┌─ INPUT

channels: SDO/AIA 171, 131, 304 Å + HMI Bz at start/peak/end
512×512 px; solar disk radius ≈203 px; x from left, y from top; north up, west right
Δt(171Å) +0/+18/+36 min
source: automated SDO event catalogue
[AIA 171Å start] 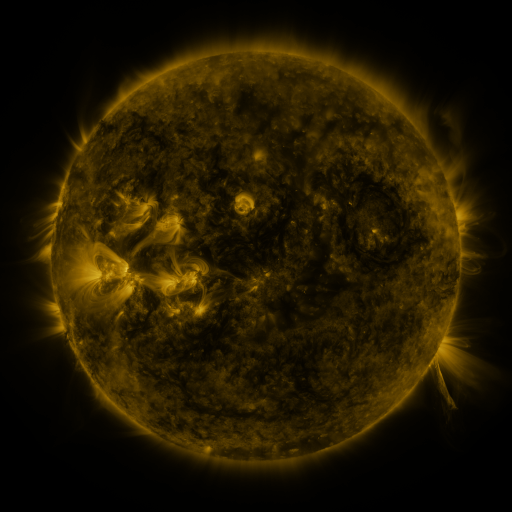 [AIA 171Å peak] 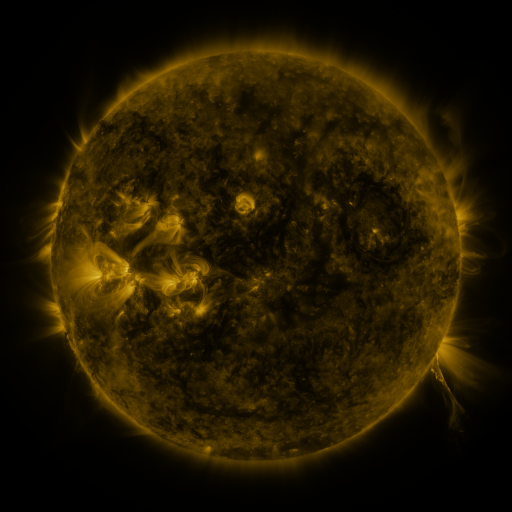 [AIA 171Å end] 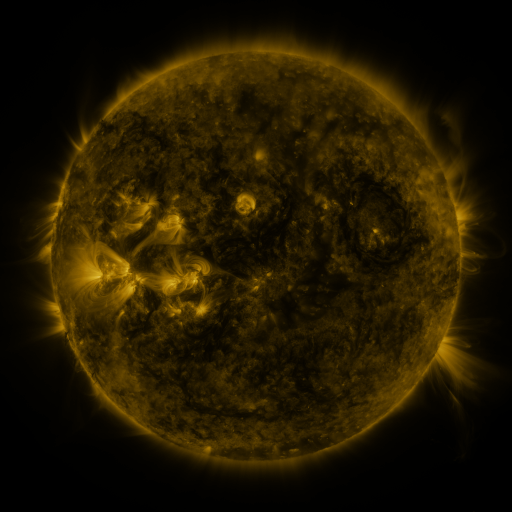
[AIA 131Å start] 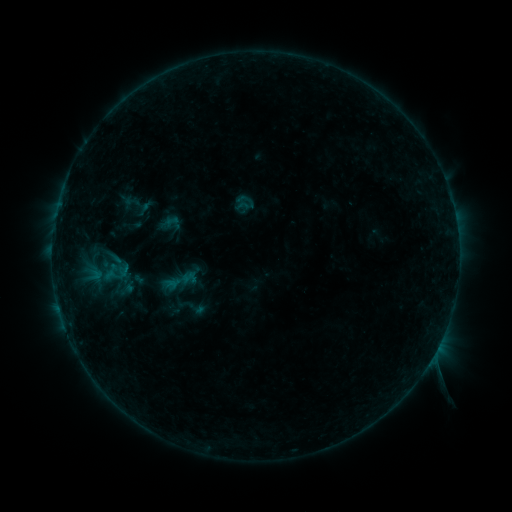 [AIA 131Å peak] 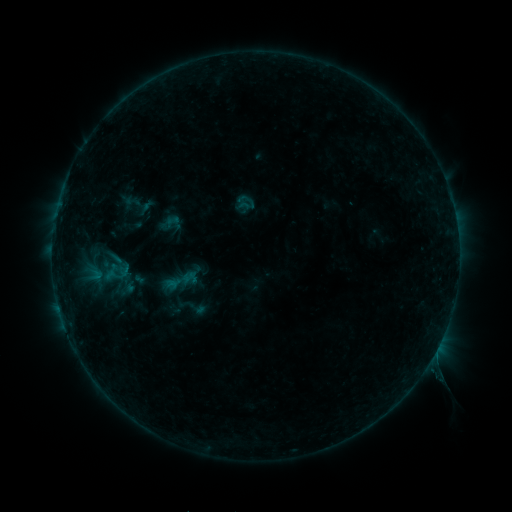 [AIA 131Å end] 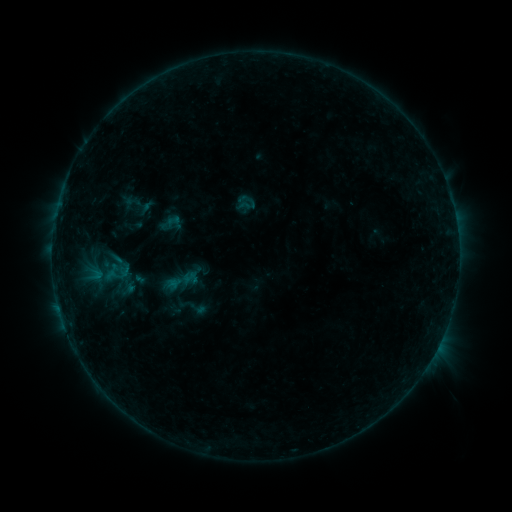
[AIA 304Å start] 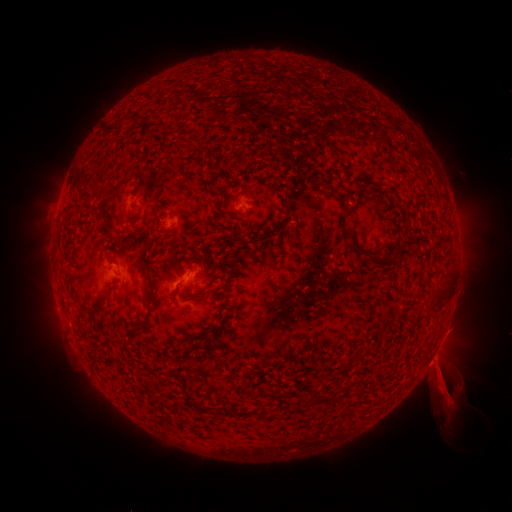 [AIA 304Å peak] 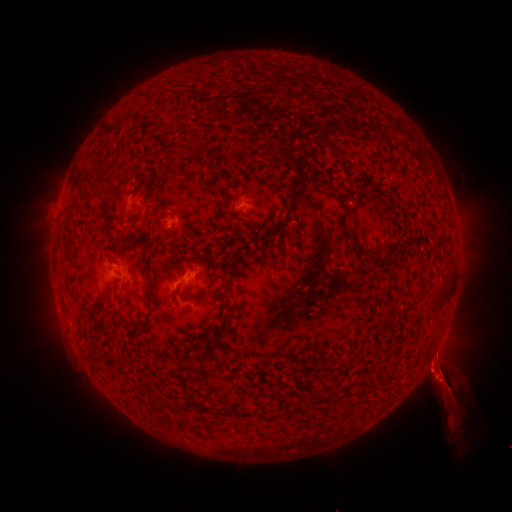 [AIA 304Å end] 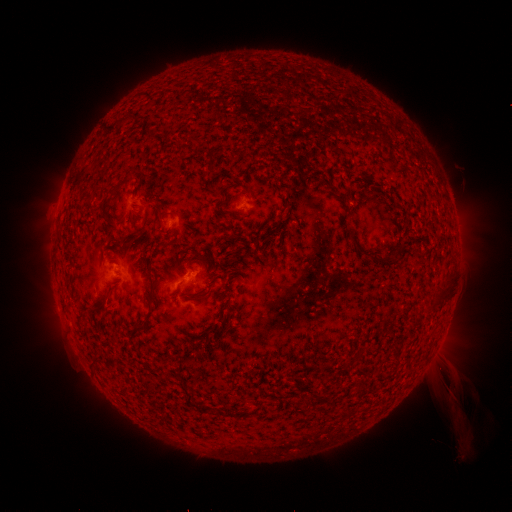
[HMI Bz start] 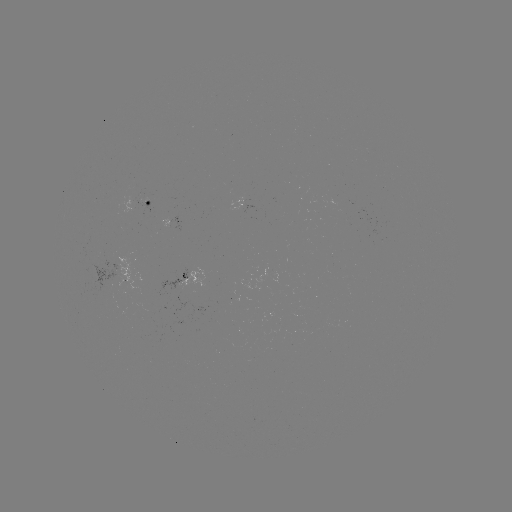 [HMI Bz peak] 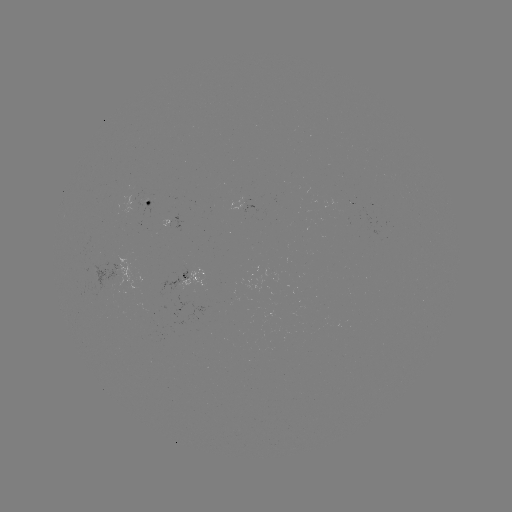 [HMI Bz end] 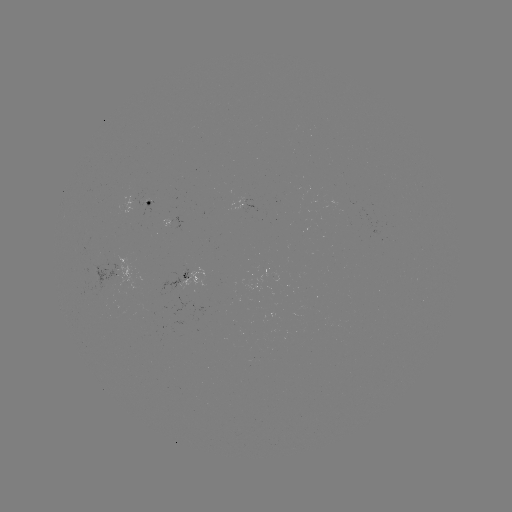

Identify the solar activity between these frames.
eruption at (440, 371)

└─

◆ **REQUIREMENT**: Your answer should be the lines from the one containing "Identify the solar" to the end of the entries above, restated exactly and alone.

◆ **SOLUTION FOR THIS PROBLEM**:
Identify the solar activity between these frames.
eruption at (440, 371)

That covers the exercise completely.